NONFICTION
(4 mai 2014)
Par un juste retour des choses, il était indispensable que le premier livre entièrement dédié à l’histoire environnementale soit publié chez l’éditeur qui, le premier, a ouvert une collection réservée aux publications relevant de ce champ, en contribuant ainsi à la diffusion de ces travaux dans le milieu de la recherche en France. Par un juste retour des choses, il était indispensable que ce livre soit signé par l’auteur qui, le premier, a créé un enseignement en histoire environnementale à Sciences Po en 2008, et qui a lui-même joué un rôle actif dans l’introduction de ce domaine de recherche, ne serait-ce qu’en assumant les fonctions de directeur de la remarquable collection « L’environnement a une histoire » aux éditions Champ Vallon, dans laquelle ont déjà été publiés les excellents ouvrages de John McNeill, Du nouveau sous le soleil, et de Michael Bess, La France vert clair.
Voilà qui est donc chose faite avec la parution ces jours-ci de Qu’est-ce que l’histoire environnementale ? par Grégory Quénet. Qu’on ne s’y trompe pas : contrairement à ce que suggère le titre trop modeste, l’ouvrage propose bien plus qu’une simple synthèse ou qu’une simple introduction à l’histoire environnementale. Le lecteur y trouvera certes une présentation et une discussion critique des principales contributions faites à ce jour en histoire environnementale – dont chacun a plus ou moins entendu parler dans la mesure où plusieurs best-sellers lui ont permis d’atteindre un assez large public –, mais il y trouvera aussi une histoire intellectuelle et contextualisée des travaux publiés dans le domaine au cours des trois ou quatre dernières décennies, une histoire de l’histoire environnementale depuis la formation de ce courant de pensée au début des années 1970 dans les pays anglo-saxons, une sociologie de la structuration de ce champ disciplinaire et des modalités de son internationalisation, une étude comparative de l’histoire de l’environnement telle qu’elle s’est développée en France après la Seconde Guerre mondiale (sous l’influence de l’Ecole des Annales et notamment de Fernand Braudel) et de l’histoire environnementale anglo-américaine initiée par Roderick Nash et Donald Worster, une interrogation sur les réquisits épistémologiques d’une « histoire totale » qui se voit contrainte de mobiliser des concepts et des méthodes pourtant incommensurables les uns aux autres (ceux des sciences de la nature, d’une part, et ceux des sciences sociales et des humanités, d’autre part), et, last but not least, une réflexion prospective sur une thématique émergente – celle des humanités environnementales – qui, selon l’auteur, « est potentiellement capable de réorganiser les études sur les sociétés et leur environnement et de prendre sous son aile, non seulement l’histoire environnementale, mais aussi toute les disciplines qui font les humanités : le droit, la littérature, l’histoire de l’art, l’anthropologie, la sociologie, la science politique et la philosophie » .
L’ouvrage, on l’aura compris, est d’une exceptionnelle richesse et se lit en outre très agréablement d’un bout à l’autre, étant servi par un style fluide que n’encombrent pas les inévitables et érudites notes de bas de page, ici réduites au strict minimum.
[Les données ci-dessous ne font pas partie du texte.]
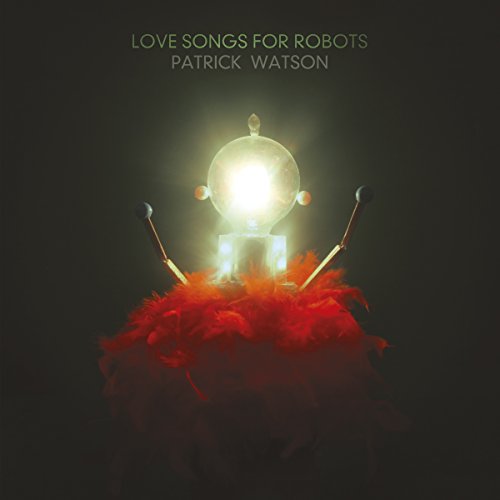 Patrick Watson - Love Songs for Robots  [VINYL]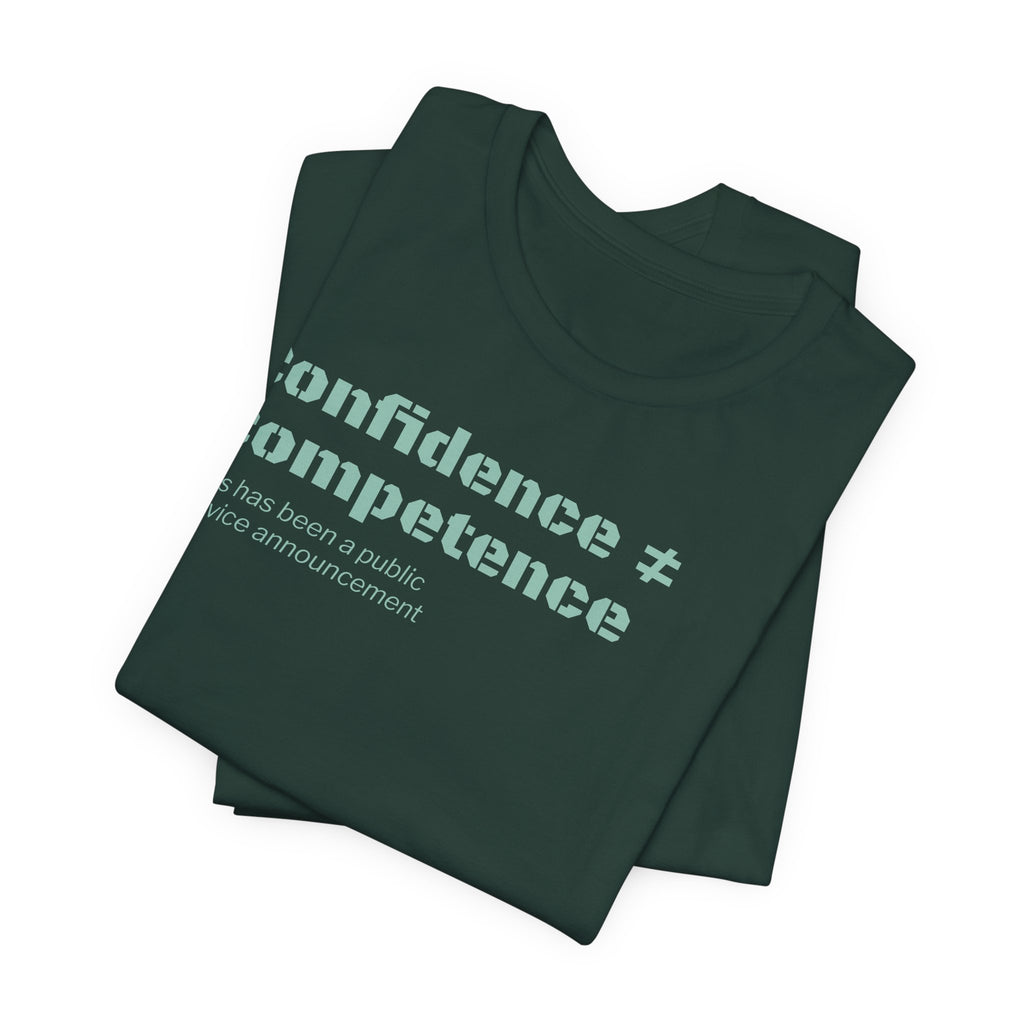 Confidence ≠ Competence T-Shirt | Funny Dunning-Kruger & Sarcastic Office Humor Tee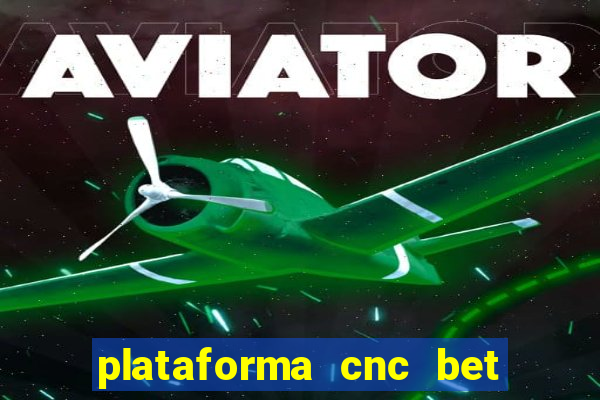 plataforma cnc bet é confiável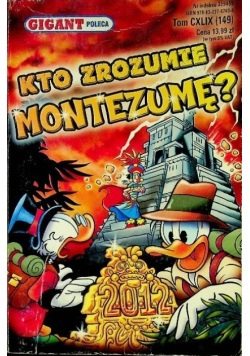 Gigant poleca Tom 149 Kto zrozumie Montezumę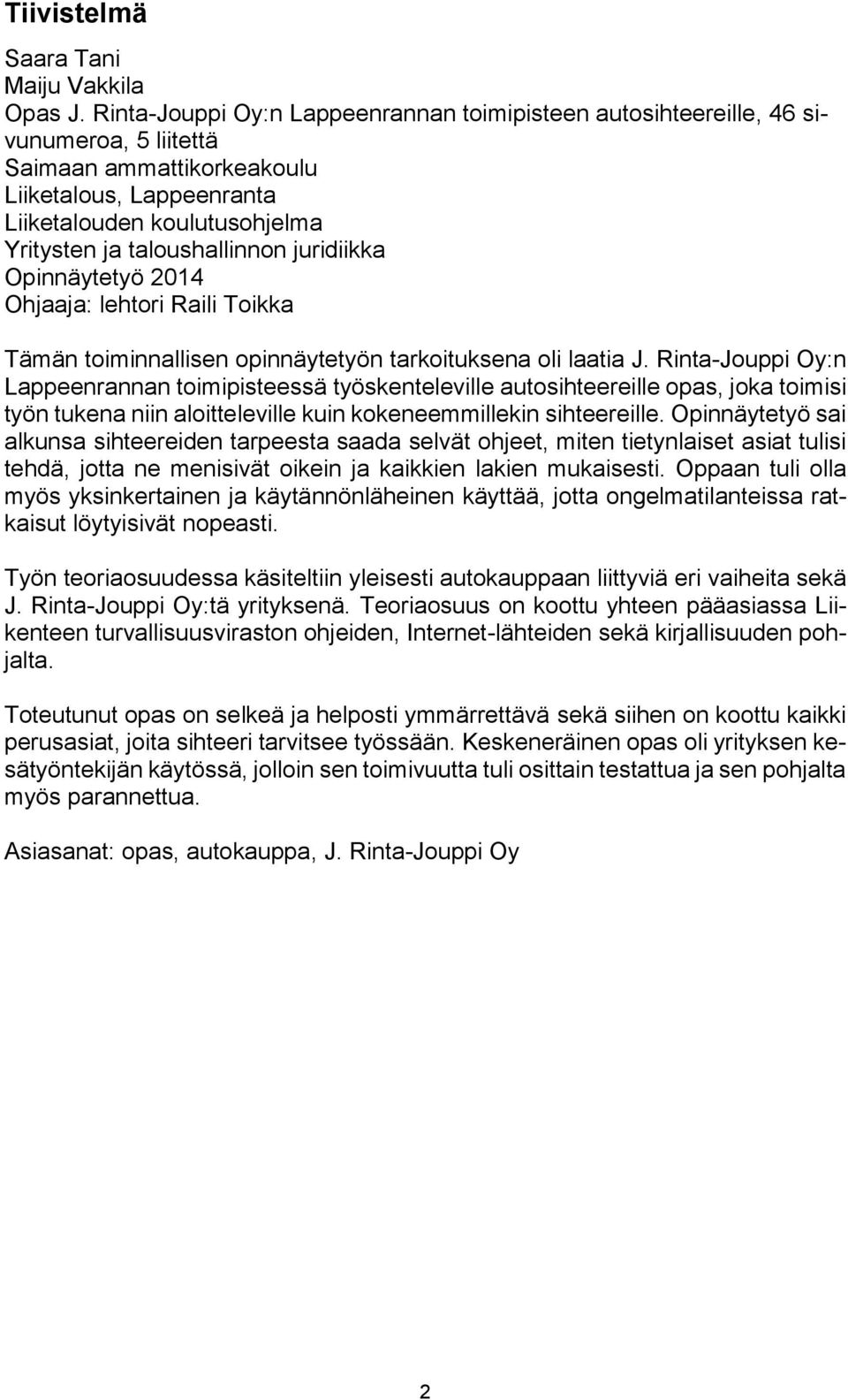 taloushallinnon juridiikka Opinnäytetyö 2014 Ohjaaja: lehtori Raili Toikka Tämän toiminnallisen opinnäytetyön tarkoituksena oli laatia J.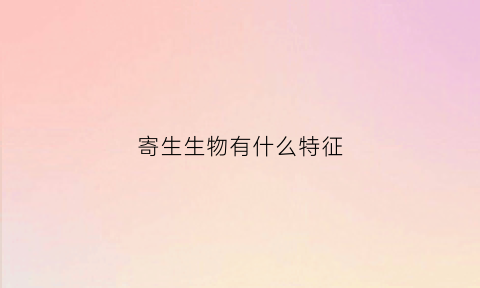 寄生生物有什么特征(寄生生物存在的意义)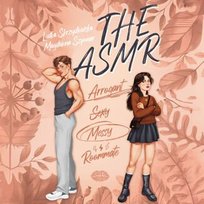 The ASMR (Arrogant-Sexy-Messy-Roommate) - audiobook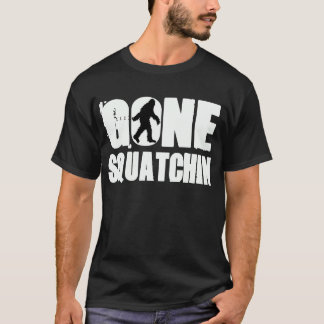 Gone Squatchin Tshirts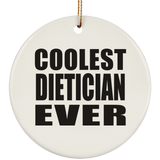 Coolest Dietician Ever - Circle Ornament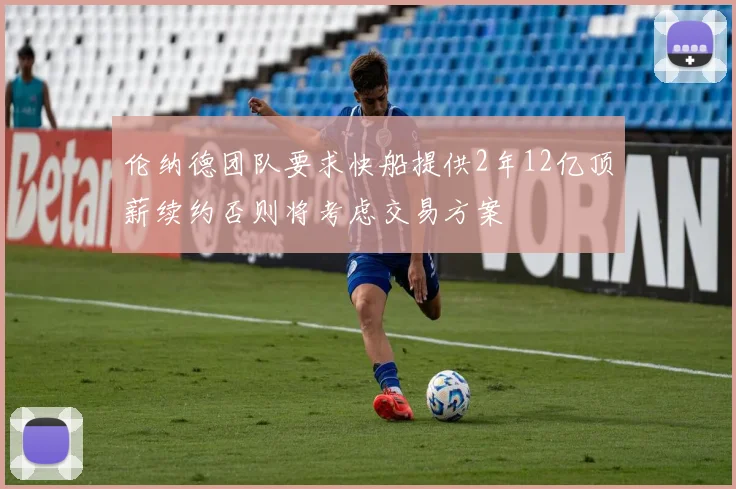 伦纳德团队要求快船提供2年12亿顶薪续约否则将考虑交易方案
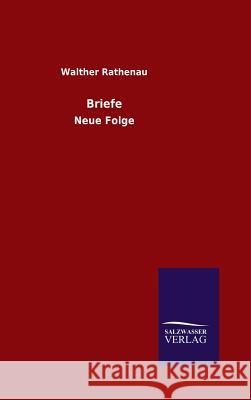 Briefe Rathenau, Walther 9783846082348 Salzwasser-Verlag Gmbh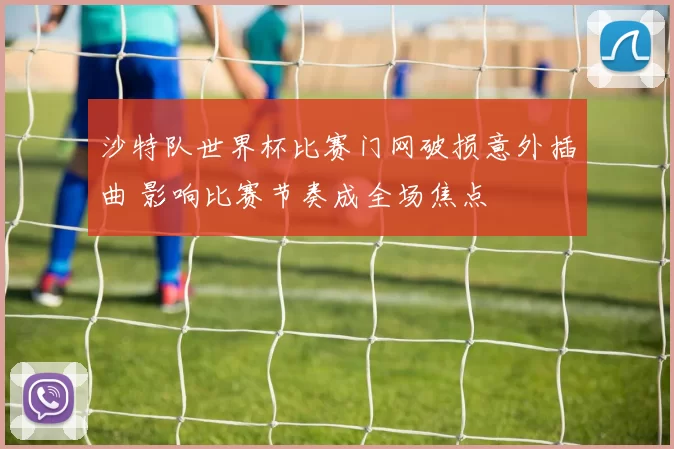 沙特队世界杯比赛门网破损意外插曲 影响比赛节奏成全场焦点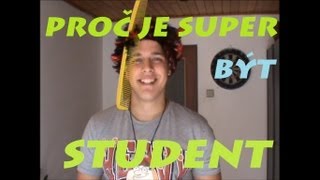 Proč je super být student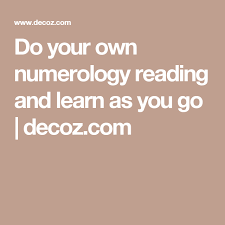 do your own numerology reading and learn as you go decoz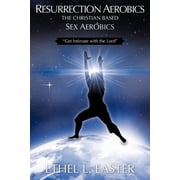 Resurrection Aerobics the Christian Based Sex Aerobics, (Paperback)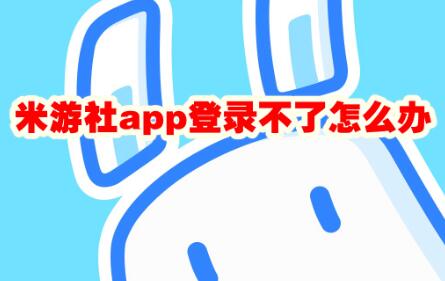 米游社app登录不了解决办法 米游社app登录不了解决攻略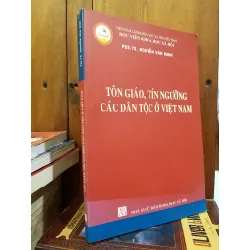 Tôn giáo, tín ngưỡng các dân tộc ở Việt Nam - PGS.TS. Nguyễn Văn Minh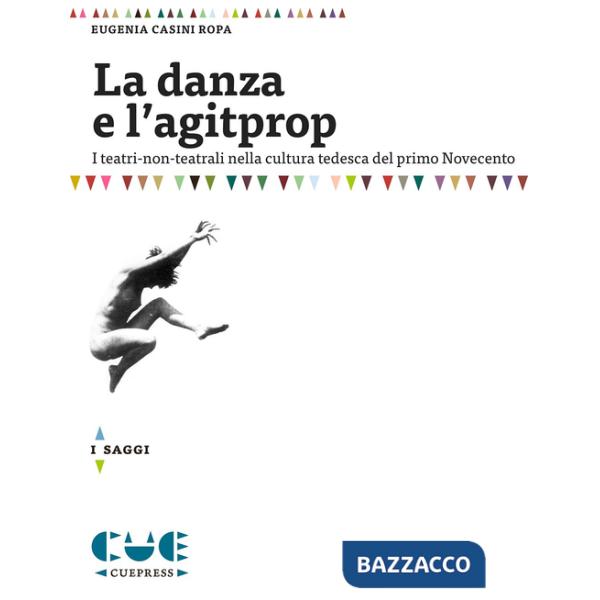 Danza e l'agitprop. I teatri non-teatrali nella cultura tedesca del primo Novecento (La)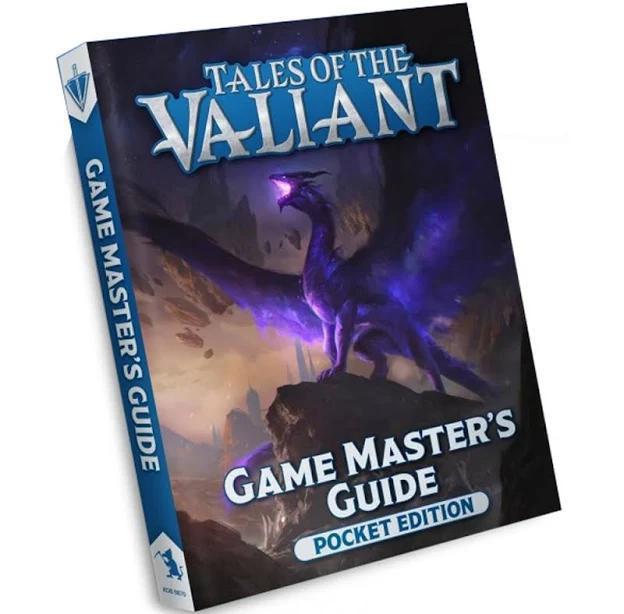Tales of the Valiant RPG: Game Master`s Guide - Pocket Edition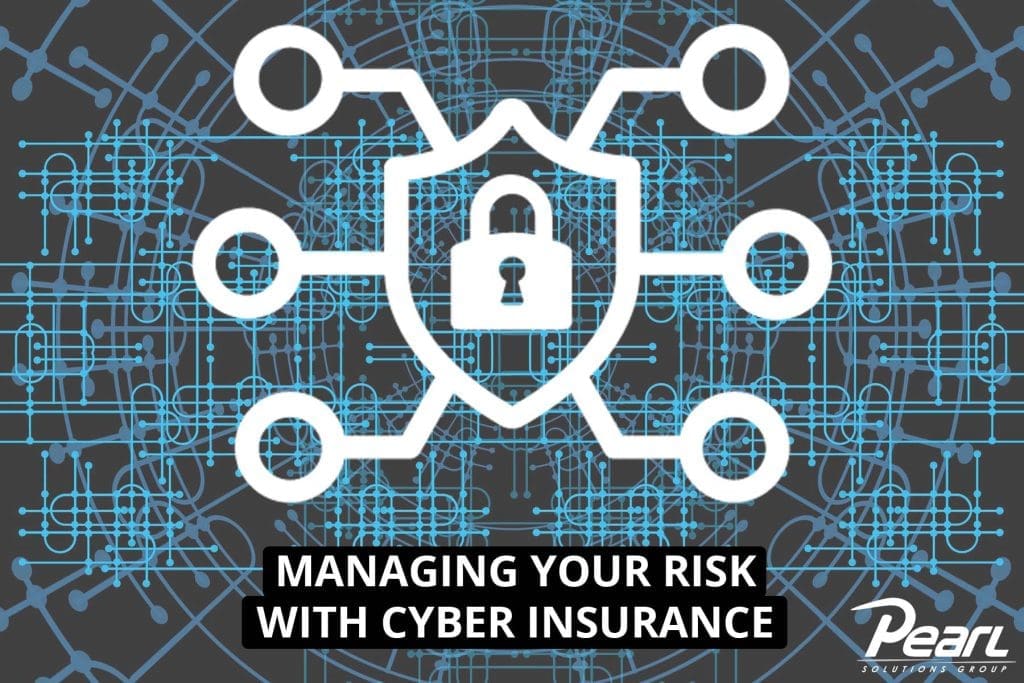 Managing Your Risk with Cyber Insurance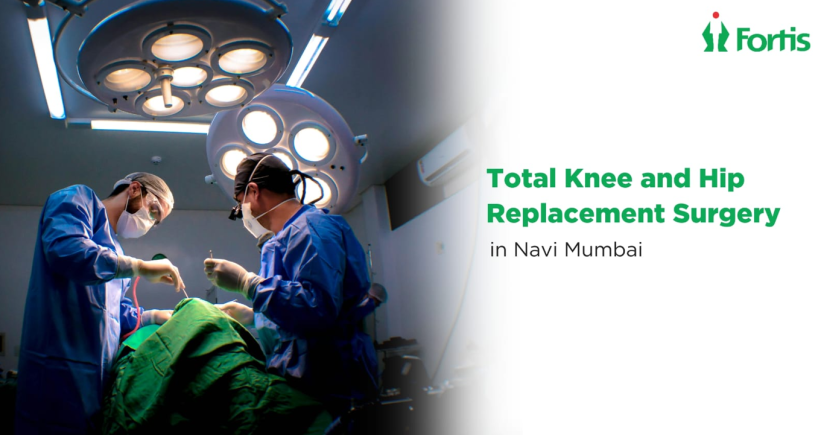 Total Knee and Hip Replacement Surgery in Navi Mumbai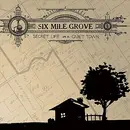 CD - Six Mile Grove - Secret Life In A Quiet Town - Digipak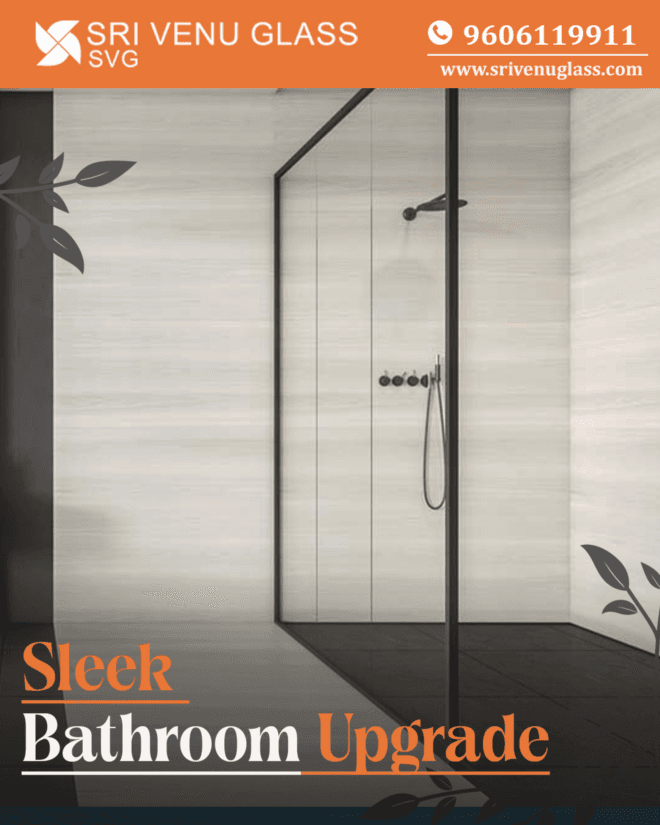 Enhance Your Bathroom with a Stylish Shower Glass Divider : Sri Venu Glass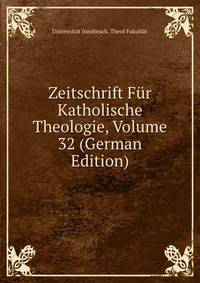 Zeitschrift Fur Katholische Theologie, Volume 32 (German Edition)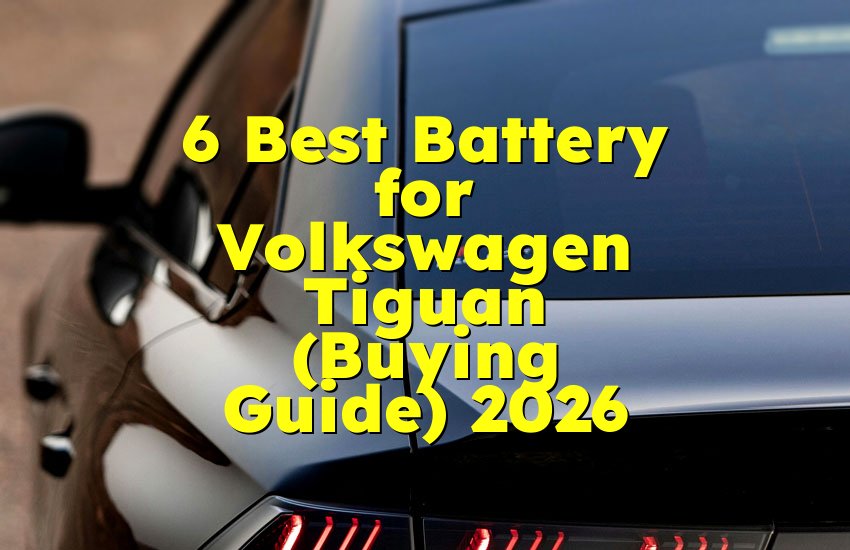 6 Best Battery for Volkswagen Tiguan (Buying Guide) 2026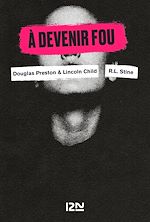 Télécharger le livre :  A devenir fou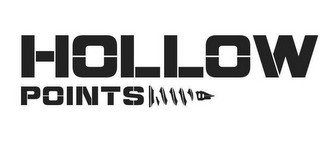 HOLLOW POINTS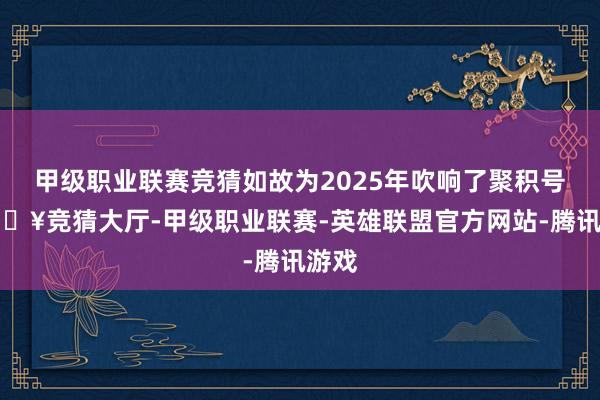 甲级职业联赛竞猜如故为2025年吹响了聚积号-🔥竞猜大厅-甲级职业联赛-英雄联盟官方网站-腾讯游戏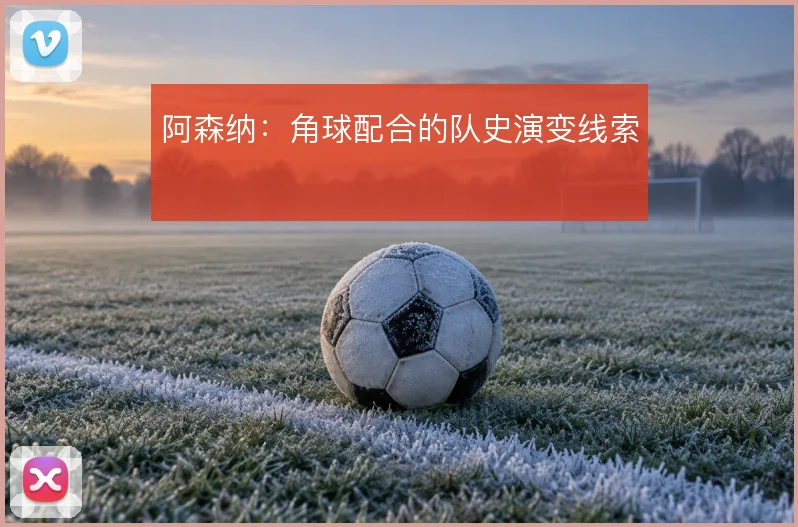 阿森纳：角球配合的队史演变线索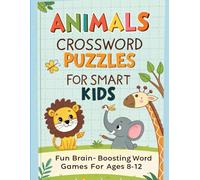 Animals Crossword Puzzles for Smart Kids Ages 8-12: Fun Brain-Boosting Word Games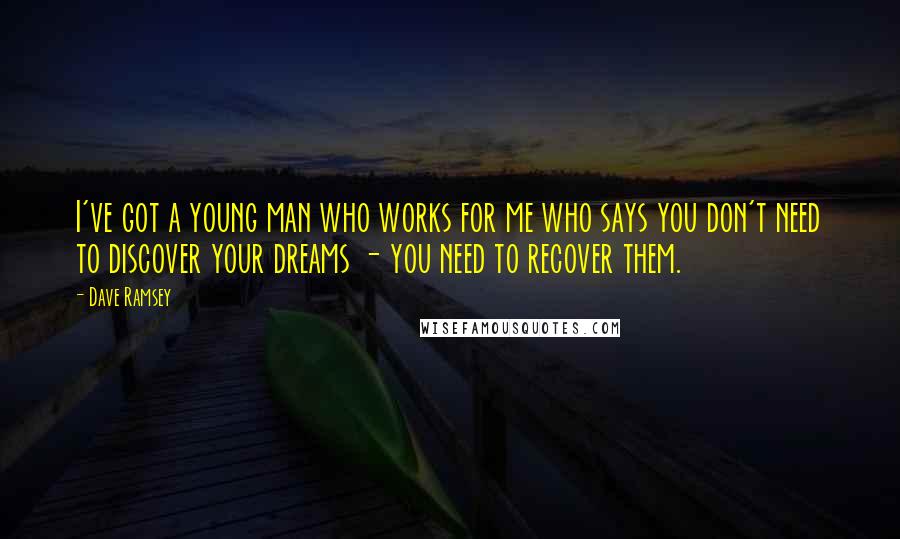 Dave Ramsey quotes: I've got a young man who works for me who says you don't need to discover your dreams - you need to recover them.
Divisé en deux parties comportant chacune trois chapitres, il propose en un premier temps une étude de la formation de l’histoire environnementale comme champ de recherche et de sa lente démarcation par rapport aux domaines connexes de la géographie historique et de l’anthropologie culturelle. Le premier chapitre avance les éléments généraux de définition permettant de fixer à titre provisoire l’identité disciplinaire de l’histoire environnementale. Le second examine les conditions de l’internationalisation de ce courant intellectuel et son éclatement actuel. Le troisième met au centre de son attention le « cas français » – particulièrement digne d’intérêt en ce que, après avoir été l’un des derniers pays à avoir accueilli l’histoire environnementale dans ses programmes des recherche, la France se distingue aujourd’hui comme l’un des lieux les plus dynamiques en Europe . La seconde partie de l’ouvrage présente trois études monographiques, organisées autour des trois thématiques majeures de la recherche en histoire environnementale, à savoir la thématique de l’urbain (dans laquelle se sont illustrés des auteurs comme Martin Melosi, William Cronon et Mike Davis), la thématique de l’impérialisme colonial (qui a fortement contribué au succès de l’histoire environnementale aux Etats-Unis : que l’on songe aux travaux fondamentaux d’Alfred Crosby, repris et développés par Jared Diamond, mais aussi aux travaux de Ramachandra Guha, de Richard Grove et de Mike Davis),et la thématique des changements environnementaux (l’ouvrage pionnier demeurant, ici, celui de Donald Worster sur le Dust Bowl, bientôt suivis par ceux de Richard White, John McNeill et Carolyn Merchant).